INSTRUCTIONS TO FOLLOW:
Set down, word for word, the passage of the Prefect Orion announcement starting at "Prefect Product" and ending at "your workflows again.".

━━ DOCUMENT SECTION

Jeremiah Lowin

CEO

Prefect Product

Our Second-Generation Workflow Engine

October 04, 2021

Jeremiah Lowin

CEO

Today we’re introducing Prefect Orion, our second-generation workflow engine. Orion is the result of nearly two years of research, design, debate, and exploration into the challenges of negative engineering. With a focus on dynamism, developer experience, and observability, it is a strong break with the legacy approach to workflow management. Orion's mission is simple: you should love your workflows again.

Orion is the API that will power the future of Prefect, and its alpha is available today as an open-source technical preview. We expect to release Orion in early 2022 as Prefect 2.0. For more on Orion's release schedule, please visit our FAQ.

What makes Orion special is its core: the modern data stack’s first dedicated orchestration engine. Even its name - ORchestratION - is a nod to this critical role. As an orchestrator, Orion is a governing rules engine and source of truth for code transitioning through a variety of canonical states, such as SCHEDULED, RUNNING, and COMPLETED. As an arbiter of state, Orion’s job is to help dependent code run to completion or, in the case of unexpected failure, intervene to ensure that appropriate steps are taken. It does so through another Prefect innovation: a dedicated orchestration API. A few years ago, our patented Hybrid Execution Model enabled the first-ever separation of workflow code from workflow metadata; the Orion API takes that idea to the next level by separating the orchestration engine from the code being orchestrated.

━━━━
━━ GIVEN INFORMATION

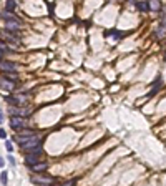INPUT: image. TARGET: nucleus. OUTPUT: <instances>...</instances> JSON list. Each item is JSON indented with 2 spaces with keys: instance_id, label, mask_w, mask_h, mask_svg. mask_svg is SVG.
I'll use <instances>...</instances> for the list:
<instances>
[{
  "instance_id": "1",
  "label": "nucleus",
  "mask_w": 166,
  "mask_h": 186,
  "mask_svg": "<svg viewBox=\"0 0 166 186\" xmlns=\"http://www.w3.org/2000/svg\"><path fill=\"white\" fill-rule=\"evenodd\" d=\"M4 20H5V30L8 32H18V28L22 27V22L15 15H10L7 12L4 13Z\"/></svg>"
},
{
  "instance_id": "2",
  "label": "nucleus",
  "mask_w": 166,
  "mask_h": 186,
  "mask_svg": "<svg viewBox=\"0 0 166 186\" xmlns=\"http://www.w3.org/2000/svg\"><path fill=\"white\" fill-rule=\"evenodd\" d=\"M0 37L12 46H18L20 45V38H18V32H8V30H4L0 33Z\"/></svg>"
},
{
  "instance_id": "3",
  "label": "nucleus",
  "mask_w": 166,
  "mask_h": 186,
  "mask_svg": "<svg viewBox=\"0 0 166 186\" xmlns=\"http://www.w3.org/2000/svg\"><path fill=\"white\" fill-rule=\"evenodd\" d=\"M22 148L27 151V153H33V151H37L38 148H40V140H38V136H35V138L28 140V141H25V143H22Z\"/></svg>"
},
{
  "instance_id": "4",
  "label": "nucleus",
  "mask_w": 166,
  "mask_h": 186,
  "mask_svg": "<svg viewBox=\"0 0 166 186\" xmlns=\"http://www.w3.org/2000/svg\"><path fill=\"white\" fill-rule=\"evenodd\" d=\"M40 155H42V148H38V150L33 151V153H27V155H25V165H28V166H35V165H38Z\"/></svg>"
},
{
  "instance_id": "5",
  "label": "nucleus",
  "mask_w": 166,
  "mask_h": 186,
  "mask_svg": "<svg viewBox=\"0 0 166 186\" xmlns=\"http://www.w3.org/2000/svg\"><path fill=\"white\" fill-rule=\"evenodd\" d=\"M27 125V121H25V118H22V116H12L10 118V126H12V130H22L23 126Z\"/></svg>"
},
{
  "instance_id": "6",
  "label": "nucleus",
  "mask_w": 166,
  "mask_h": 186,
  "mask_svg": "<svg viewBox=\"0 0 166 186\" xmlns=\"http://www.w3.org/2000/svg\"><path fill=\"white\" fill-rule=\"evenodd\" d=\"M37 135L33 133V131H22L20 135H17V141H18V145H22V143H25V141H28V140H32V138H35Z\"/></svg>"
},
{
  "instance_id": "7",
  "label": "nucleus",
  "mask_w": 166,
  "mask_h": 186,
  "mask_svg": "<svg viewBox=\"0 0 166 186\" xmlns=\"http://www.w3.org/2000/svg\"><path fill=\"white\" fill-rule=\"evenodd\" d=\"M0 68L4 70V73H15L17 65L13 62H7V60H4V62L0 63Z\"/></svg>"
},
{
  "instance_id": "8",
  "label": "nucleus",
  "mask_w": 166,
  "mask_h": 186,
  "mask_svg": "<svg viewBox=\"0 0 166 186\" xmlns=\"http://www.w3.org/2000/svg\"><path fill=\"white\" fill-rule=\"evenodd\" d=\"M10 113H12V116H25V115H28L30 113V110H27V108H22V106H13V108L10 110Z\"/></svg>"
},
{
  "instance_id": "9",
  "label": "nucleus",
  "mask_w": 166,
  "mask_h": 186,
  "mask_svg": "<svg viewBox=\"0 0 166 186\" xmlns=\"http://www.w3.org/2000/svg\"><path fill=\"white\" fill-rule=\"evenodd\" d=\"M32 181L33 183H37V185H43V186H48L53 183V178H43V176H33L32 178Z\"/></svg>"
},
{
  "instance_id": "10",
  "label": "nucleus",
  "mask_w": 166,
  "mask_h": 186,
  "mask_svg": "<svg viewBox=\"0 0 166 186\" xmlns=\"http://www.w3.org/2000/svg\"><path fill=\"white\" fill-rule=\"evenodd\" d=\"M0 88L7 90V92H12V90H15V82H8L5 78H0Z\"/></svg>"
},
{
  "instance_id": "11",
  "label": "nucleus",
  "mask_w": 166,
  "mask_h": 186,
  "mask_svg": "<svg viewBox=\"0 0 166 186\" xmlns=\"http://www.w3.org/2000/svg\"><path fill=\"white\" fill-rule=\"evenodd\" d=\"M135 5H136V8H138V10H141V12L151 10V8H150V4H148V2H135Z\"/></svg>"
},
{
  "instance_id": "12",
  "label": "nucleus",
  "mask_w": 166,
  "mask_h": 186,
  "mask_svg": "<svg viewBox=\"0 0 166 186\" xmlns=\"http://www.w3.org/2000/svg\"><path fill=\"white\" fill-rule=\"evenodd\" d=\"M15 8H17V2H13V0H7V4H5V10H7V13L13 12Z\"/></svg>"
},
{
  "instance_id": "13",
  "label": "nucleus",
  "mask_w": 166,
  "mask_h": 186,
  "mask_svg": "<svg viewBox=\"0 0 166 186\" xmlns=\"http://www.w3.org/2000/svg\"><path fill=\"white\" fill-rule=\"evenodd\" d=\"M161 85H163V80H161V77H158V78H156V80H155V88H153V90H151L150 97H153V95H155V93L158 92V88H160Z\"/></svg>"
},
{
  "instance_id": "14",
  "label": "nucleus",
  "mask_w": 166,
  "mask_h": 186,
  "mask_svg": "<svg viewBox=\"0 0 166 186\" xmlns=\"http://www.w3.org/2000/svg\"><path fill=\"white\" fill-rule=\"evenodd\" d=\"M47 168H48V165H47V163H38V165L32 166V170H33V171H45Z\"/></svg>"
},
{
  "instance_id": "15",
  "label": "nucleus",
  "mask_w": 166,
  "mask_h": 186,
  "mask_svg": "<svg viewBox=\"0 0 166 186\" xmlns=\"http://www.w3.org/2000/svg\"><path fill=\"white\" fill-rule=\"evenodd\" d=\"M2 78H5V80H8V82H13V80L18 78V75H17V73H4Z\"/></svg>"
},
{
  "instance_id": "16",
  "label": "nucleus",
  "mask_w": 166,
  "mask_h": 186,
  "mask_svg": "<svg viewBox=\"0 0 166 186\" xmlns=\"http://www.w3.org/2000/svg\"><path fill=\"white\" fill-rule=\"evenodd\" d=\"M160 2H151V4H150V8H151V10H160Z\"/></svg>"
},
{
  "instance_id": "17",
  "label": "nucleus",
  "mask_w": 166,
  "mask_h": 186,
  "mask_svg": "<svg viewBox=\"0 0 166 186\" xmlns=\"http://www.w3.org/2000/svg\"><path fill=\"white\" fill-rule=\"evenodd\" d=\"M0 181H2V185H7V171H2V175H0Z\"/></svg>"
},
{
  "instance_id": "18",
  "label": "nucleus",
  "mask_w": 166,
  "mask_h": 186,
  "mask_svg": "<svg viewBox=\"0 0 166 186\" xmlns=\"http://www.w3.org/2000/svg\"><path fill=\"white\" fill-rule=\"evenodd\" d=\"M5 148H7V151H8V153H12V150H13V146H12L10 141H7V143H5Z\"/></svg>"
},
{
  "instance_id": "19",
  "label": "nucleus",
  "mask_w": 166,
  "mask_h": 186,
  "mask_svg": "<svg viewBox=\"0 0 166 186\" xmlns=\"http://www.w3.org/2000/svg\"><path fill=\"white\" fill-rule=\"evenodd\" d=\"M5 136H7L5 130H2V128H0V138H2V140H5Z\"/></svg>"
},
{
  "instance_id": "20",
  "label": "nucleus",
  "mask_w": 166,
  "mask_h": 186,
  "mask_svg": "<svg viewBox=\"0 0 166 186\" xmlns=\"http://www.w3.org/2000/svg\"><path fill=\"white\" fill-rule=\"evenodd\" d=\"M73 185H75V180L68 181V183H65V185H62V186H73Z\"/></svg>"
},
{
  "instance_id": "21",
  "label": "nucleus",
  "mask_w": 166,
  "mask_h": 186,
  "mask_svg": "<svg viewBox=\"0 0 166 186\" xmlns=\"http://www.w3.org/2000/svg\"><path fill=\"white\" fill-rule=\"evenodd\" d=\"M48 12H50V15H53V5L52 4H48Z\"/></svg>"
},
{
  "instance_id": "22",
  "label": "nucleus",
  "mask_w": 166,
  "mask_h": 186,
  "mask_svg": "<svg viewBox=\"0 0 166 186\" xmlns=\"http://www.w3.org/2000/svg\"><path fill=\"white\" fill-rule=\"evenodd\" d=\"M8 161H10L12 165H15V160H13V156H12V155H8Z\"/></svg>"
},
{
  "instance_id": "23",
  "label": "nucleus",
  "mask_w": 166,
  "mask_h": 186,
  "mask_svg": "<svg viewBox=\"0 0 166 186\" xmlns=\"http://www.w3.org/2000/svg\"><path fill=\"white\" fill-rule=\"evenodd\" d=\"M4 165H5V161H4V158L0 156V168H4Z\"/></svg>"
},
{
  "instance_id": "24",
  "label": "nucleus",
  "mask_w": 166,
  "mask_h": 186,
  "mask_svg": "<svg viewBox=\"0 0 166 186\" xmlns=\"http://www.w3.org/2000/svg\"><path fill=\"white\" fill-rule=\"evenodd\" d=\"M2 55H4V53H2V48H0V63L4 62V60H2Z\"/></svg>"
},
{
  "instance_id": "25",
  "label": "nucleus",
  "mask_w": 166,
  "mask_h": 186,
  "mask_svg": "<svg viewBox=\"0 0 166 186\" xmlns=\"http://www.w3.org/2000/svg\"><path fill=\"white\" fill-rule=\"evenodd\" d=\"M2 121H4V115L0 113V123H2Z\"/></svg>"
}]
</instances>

━━━━
━━ GIVEN INFORMATION

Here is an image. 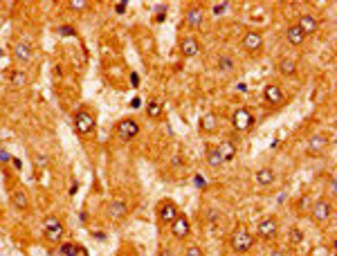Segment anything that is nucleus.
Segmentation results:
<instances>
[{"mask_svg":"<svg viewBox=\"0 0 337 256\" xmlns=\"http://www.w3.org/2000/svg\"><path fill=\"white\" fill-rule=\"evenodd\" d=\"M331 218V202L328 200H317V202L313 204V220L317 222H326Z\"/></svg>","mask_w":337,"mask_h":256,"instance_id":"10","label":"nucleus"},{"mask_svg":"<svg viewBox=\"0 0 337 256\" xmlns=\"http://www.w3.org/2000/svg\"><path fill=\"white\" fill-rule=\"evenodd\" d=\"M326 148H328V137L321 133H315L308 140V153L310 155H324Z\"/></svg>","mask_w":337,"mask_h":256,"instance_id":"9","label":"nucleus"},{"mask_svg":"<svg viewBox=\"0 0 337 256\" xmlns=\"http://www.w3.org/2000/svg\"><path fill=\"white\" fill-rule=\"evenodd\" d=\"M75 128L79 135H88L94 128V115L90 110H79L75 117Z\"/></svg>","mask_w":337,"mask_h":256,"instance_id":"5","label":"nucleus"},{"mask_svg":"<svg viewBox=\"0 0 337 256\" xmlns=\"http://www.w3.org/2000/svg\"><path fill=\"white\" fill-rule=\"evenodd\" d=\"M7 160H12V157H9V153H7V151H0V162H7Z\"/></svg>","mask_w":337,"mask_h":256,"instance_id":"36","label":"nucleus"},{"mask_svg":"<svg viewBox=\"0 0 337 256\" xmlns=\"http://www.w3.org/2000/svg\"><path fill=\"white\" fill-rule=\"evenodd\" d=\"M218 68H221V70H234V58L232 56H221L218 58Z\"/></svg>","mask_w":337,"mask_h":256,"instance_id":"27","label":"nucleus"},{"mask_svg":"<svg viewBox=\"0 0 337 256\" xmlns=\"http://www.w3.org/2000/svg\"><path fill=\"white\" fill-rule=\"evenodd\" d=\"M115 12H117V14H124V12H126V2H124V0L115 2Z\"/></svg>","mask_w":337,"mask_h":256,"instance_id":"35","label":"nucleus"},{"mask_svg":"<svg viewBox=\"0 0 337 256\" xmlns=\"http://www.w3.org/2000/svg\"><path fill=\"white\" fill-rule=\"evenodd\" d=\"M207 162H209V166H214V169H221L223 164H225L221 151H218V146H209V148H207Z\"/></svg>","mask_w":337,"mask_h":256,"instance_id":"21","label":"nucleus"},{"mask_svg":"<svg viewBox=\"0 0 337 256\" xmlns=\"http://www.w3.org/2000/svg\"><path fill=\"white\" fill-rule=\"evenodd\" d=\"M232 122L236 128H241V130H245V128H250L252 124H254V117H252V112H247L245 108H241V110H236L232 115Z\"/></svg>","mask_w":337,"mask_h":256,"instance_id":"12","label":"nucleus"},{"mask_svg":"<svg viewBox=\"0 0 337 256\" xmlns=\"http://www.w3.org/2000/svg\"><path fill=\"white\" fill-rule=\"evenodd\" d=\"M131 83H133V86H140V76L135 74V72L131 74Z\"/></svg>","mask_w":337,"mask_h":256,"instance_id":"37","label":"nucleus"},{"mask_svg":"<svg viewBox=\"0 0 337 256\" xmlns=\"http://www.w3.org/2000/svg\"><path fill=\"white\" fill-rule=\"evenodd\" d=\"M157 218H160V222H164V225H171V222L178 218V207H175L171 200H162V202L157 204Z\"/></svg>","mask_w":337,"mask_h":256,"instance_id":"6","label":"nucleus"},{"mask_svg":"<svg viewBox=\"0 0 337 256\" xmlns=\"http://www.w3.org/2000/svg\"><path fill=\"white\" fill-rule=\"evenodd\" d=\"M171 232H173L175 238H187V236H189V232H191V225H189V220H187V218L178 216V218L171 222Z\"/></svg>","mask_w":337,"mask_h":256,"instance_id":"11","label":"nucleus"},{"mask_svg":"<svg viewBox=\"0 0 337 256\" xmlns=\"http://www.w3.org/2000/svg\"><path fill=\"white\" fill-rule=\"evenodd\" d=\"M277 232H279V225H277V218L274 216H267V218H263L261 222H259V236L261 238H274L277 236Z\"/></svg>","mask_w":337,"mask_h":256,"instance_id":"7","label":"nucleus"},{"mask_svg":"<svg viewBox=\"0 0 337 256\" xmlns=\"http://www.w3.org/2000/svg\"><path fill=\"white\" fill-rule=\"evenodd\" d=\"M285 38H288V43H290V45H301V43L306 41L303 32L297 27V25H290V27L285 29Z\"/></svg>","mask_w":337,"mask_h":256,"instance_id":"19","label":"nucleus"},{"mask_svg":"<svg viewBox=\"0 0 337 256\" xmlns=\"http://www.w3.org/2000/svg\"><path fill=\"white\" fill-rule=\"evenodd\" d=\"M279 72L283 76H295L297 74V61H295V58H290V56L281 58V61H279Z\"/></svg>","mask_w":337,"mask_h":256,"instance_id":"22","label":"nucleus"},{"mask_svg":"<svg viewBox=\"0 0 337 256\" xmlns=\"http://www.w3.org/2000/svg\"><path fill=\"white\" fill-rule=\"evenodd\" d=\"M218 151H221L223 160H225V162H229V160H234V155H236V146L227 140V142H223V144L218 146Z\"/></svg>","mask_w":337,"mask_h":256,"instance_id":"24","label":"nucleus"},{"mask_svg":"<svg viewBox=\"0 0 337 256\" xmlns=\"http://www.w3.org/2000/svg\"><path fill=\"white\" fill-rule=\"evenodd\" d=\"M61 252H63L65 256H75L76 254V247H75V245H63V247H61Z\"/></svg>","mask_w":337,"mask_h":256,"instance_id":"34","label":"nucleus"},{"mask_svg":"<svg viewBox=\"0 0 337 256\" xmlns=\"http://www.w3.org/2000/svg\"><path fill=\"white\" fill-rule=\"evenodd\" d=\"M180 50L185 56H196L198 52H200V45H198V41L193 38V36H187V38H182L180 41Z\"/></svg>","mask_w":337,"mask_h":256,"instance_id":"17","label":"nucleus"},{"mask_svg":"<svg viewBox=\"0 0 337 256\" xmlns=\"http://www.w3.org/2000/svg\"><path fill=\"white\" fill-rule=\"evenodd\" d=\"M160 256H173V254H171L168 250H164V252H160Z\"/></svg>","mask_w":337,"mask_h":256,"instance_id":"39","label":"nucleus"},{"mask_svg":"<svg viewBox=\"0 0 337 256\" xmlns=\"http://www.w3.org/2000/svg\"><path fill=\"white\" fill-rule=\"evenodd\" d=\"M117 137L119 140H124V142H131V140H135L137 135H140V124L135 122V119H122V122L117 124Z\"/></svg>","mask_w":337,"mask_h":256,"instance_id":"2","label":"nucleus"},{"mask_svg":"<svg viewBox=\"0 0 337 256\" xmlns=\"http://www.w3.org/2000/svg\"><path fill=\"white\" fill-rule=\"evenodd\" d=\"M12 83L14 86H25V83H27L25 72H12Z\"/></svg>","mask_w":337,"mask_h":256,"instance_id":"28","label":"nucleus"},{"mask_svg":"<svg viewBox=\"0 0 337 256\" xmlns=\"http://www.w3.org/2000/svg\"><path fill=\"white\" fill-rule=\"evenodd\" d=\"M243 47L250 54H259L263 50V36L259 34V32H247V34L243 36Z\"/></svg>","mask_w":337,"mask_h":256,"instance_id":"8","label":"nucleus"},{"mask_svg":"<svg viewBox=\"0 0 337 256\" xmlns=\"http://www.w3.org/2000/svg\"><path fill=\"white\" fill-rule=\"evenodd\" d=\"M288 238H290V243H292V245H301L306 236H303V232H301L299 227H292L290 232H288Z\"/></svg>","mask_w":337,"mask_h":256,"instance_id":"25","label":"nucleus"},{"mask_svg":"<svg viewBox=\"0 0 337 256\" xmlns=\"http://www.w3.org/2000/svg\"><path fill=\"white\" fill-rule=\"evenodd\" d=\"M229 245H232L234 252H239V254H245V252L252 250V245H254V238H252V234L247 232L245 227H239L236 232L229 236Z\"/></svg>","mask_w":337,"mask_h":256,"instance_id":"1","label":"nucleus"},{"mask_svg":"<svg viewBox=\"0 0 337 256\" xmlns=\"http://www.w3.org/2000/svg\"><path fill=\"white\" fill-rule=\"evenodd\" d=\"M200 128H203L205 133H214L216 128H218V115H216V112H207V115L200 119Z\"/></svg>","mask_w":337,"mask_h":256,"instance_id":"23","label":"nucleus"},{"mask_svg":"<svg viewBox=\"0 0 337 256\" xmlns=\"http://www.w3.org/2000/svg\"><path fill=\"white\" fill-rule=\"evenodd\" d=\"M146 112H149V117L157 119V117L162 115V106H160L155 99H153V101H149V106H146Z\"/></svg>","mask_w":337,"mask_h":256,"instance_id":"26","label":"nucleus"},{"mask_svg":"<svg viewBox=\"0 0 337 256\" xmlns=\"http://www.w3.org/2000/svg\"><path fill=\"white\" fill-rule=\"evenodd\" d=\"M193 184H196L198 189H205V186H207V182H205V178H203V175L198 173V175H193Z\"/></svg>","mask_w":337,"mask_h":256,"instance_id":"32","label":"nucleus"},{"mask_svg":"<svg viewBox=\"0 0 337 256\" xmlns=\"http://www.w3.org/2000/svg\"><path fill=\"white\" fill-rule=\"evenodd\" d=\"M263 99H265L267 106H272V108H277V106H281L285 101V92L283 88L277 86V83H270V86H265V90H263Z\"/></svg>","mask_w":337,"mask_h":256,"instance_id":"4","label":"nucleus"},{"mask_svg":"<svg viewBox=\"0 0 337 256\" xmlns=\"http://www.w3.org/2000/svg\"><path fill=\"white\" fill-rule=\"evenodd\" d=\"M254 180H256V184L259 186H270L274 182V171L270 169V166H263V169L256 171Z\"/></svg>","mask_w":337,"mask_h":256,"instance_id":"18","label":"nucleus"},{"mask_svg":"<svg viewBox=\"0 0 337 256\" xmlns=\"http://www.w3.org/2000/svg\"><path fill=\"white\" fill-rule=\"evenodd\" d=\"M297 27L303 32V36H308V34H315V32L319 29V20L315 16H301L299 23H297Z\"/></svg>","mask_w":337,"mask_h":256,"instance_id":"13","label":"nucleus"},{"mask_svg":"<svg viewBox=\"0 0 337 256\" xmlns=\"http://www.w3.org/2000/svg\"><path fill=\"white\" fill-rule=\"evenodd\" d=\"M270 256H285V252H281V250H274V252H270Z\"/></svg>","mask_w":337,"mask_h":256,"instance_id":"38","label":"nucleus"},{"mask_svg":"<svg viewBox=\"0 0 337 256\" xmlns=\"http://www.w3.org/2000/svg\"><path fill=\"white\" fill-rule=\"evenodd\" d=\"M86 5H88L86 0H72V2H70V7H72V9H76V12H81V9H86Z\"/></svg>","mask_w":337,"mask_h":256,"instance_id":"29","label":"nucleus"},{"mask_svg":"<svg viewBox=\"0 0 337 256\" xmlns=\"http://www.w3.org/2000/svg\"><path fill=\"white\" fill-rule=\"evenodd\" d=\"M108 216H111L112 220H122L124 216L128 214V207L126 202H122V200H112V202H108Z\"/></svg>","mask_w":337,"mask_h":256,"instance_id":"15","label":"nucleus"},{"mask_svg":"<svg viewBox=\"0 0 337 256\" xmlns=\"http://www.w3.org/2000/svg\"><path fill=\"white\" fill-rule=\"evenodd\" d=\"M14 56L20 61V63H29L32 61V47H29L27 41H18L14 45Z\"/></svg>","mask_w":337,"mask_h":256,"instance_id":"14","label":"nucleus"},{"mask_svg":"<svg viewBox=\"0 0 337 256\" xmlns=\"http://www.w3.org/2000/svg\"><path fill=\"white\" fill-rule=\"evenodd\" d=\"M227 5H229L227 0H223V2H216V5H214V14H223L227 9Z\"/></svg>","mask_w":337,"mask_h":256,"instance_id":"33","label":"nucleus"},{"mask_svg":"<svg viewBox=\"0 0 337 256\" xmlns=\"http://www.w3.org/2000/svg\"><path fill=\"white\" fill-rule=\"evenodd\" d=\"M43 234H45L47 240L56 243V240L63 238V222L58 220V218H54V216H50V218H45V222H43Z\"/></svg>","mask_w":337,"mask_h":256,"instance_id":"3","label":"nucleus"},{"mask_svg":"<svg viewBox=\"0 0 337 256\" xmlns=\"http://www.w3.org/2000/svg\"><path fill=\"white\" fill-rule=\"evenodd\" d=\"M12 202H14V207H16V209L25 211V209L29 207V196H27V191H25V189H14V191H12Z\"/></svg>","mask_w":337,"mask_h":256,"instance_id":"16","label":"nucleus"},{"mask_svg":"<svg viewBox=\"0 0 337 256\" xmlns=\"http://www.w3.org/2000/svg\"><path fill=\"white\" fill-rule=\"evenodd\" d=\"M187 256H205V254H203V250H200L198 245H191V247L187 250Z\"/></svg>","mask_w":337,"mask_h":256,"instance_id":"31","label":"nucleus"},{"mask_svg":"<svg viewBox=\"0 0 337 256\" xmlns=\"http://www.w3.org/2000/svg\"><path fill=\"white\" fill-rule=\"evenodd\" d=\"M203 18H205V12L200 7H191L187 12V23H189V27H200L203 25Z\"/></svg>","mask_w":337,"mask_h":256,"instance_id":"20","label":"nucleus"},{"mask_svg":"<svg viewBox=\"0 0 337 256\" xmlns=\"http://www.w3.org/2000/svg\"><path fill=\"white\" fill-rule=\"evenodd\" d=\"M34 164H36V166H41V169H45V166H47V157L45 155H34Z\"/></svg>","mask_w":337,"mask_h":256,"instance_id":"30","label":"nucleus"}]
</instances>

━━━━

RESULT OF THE EXERCISE:
Prefect Product

Our Second-Generation Workflow Engine

October 04, 2021

Jeremiah Lowin

CEO

Today we’re introducing Prefect Orion, our second-generation workflow engine. Orion is the result of nearly two years of research, design, debate, and exploration into the challenges of negative engineering. With a focus on dynamism, developer experience, and observability, it is a strong break with the legacy approach to workflow management. Orion's mission is simple: you should love your workflows again.